UK’s Milford Haven port says profit drops due to volatile LNG trade

Ports & Logistics
Image courtesy of the Port of Milford Haven

The UK’s Port of Milford Haven, home of the South Hook and the Dragon LNG terminal, has seen its profits drop due to the lower throughput of the chilled fuel.

Image courtesy of

The port recorded a profit before tax of 2.6 million British pounds ($3.7m), down 3 million pounds from the year before, and a turnover of 22.4 million pounds.

The fall in profit was due mostly to “the ongoing volatility in the liquefied natural gas industry which saw record low shipments in 2017, and in part to an additional £1m pension service charge due to changes in long term interest rates,” the port said in its 2017 annual report.

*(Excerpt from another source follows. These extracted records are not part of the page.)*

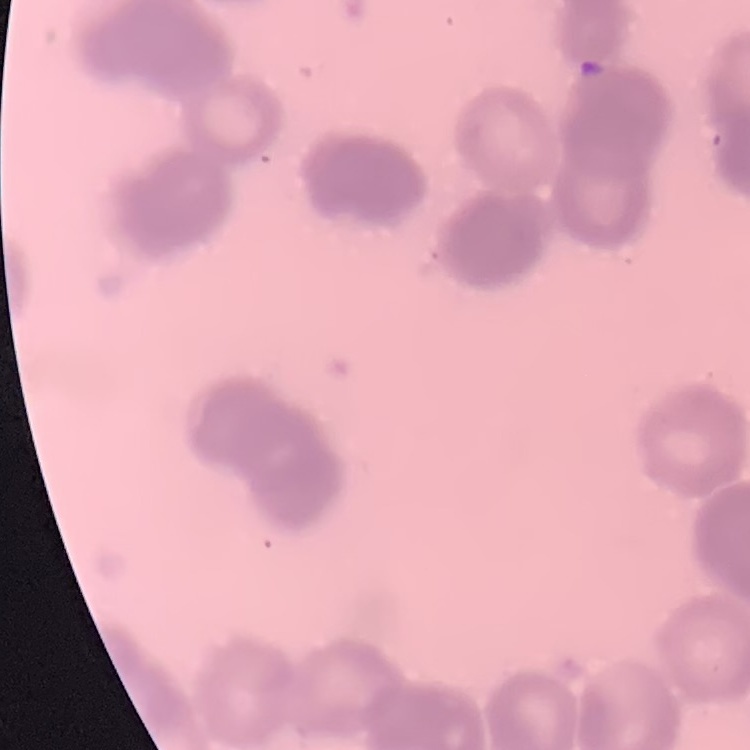

red blood cell morphology = rouleaux formation
preparation = thin blood film
stain = Field's or Giemsa
image type = one tile cut from a larger photomicrograph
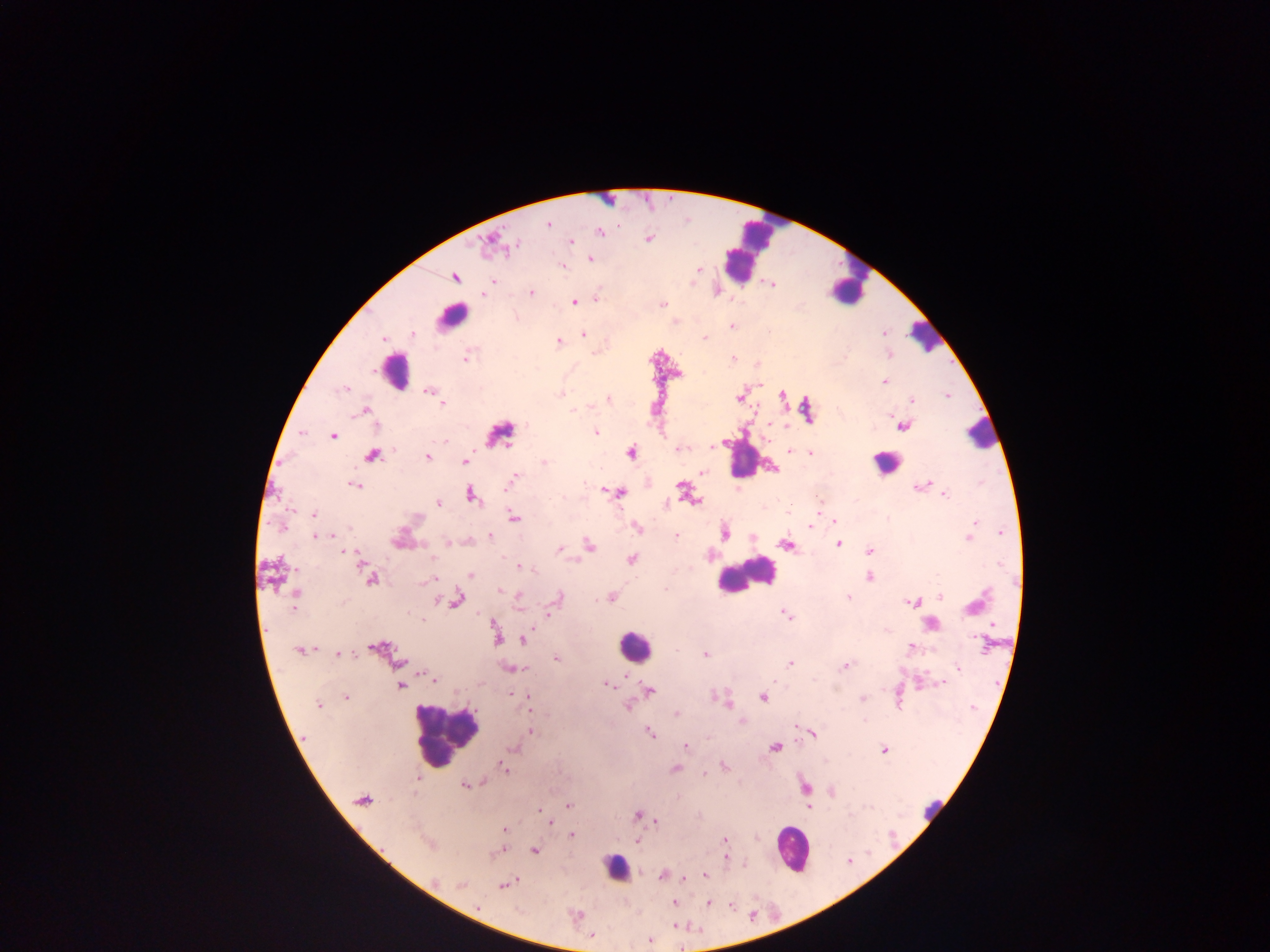
Approximate centers as (x, y) in pixels.
Summary:
  - Leukocyte locations (subset; some below the resolvable size): (769, 227), (741, 259), (860, 263), (847, 289), (451, 316), (923, 336), (395, 372), (981, 434), (742, 457), (885, 463), (743, 576), (635, 646), (446, 735), (932, 813), (792, 849), (615, 868)
  - Plasmodium parasite locations: (548, 224), (600, 232), (648, 238), (571, 241), (488, 242), (515, 245), (591, 259), (563, 266), (699, 269), (454, 277), (493, 281), (772, 285), (531, 292), (484, 295), (597, 298), (574, 302), (663, 304), (731, 326), (413, 334), (884, 334), (583, 335), (704, 338), (383, 339), (558, 342), (466, 356), (732, 359), (884, 382), (346, 389), (429, 391), (559, 394), (782, 395), (947, 396), (740, 397), (608, 399), (912, 401), (442, 404), (367, 410), (902, 426), (597, 432), (302, 434), (333, 436), (445, 442), (712, 447), (678, 449), (790, 451), (631, 452), (810, 453), (372, 456), (427, 457), (465, 461), (544, 462), (703, 473), (514, 476), (510, 482), (355, 485), (920, 486), (681, 487), (620, 494), (471, 495), (945, 495), (438, 502), (818, 509), (313, 514), (514, 517), (835, 521), (974, 523), (282, 528), (636, 528), (810, 528), (971, 532), (1001, 533), (724, 534), (332, 535), (490, 535), (314, 536), (676, 536), (969, 537), (448, 542), (786, 544), (838, 544), (589, 545), (559, 548), (345, 551), (870, 551), (359, 559), (632, 559), (362, 567), (521, 567), (471, 575), (870, 577), (370, 579), (432, 579), (499, 590), (295, 593), (940, 596), (519, 597), (612, 597), (558, 598), (849, 598), (457, 601), (912, 602), (972, 606), (294, 607), (549, 614), (787, 614), (421, 619), (992, 626), (496, 636), (975, 638), (523, 640), (911, 646), (376, 647), (298, 650), (339, 654), (704, 654), (556, 658), (790, 664), (845, 666), (510, 668), (958, 668), (523, 670), (433, 680), (942, 682), (607, 684), (919, 684), (400, 686), (649, 691), (525, 696), (346, 698), (762, 698), (861, 698), (528, 703), (727, 703), (318, 705), (628, 706), (676, 714), (741, 722), (532, 732), (650, 733), (813, 734), (686, 747), (775, 748), (514, 749), (884, 749), (724, 766), (504, 768), (675, 769), (704, 774), (417, 779), (481, 783), (465, 785), (805, 787), (363, 799), (568, 806), (809, 808), (541, 811), (638, 815), (656, 821), (550, 822), (503, 829), (571, 834), (724, 841), (533, 850), (498, 852), (725, 857), (663, 875), (705, 875), (435, 881), (461, 884), (503, 886), (674, 903), (708, 903), (477, 907), (574, 915), (592, 935), (649, 940)
  - Field of view: single
  - Preparation: thick blood film
  - Capture: mobile-phone photograph through a microscope
  - Image size: 1270×952 pixels
  - Country: Ghana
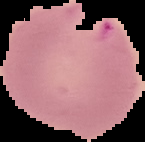 Result: malaria parasites identified. Cell region segmented out of the field of view; the surrounding area is masked to black. From a thin blood smear. Image is 145×142 pixels.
Comment on the morphology of the erythrocytes.
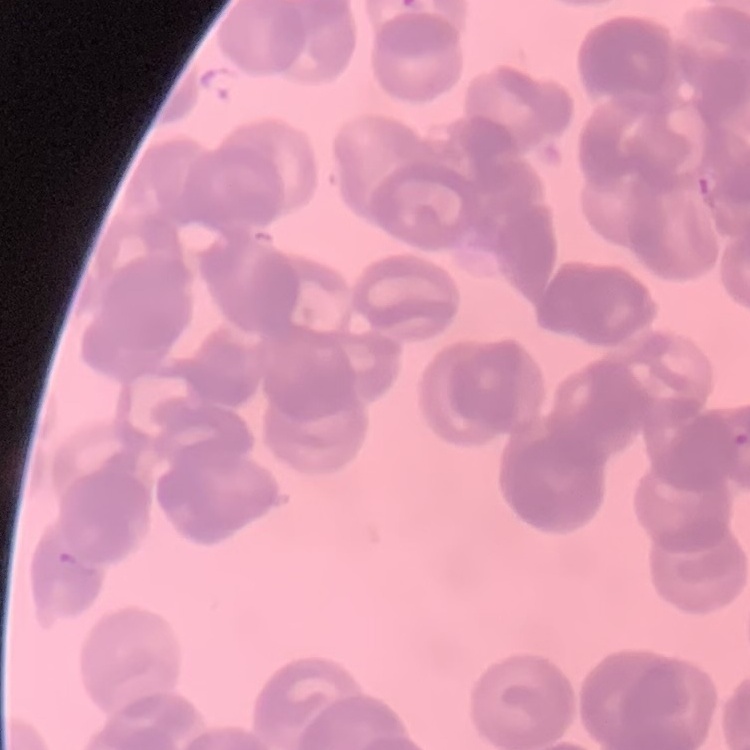

Rouleaux formation.

Summary:
  - Preparation: thin blood smear
  - Image type: one tile cut from a larger photomicrograph
  - Stain: Field's or Giemsa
Classify this cell by malaria status.
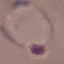
Parasitized.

“To illustrate the volatility, in 2011 the port handled 126 LNG vessels. In 2013, this had fallen to 54, rising again to 91 in 2015, before falling to a low of 36 in 2017 – just over one quarter of the throughput in 2011,” Alec Don, Chief Executive of the Port of Milford Haven, said.

According to Don, this volatility is driven by the differential in the price of wholesale gas in the UK market compared to others markets such as the Far East and Latin America.

Total throughput volumes in the port also dropped in the year under review. The port logged a throughput of 32.1 million cargo tonnes, down 2.8 million tonnes as compared to the year before, the report shows.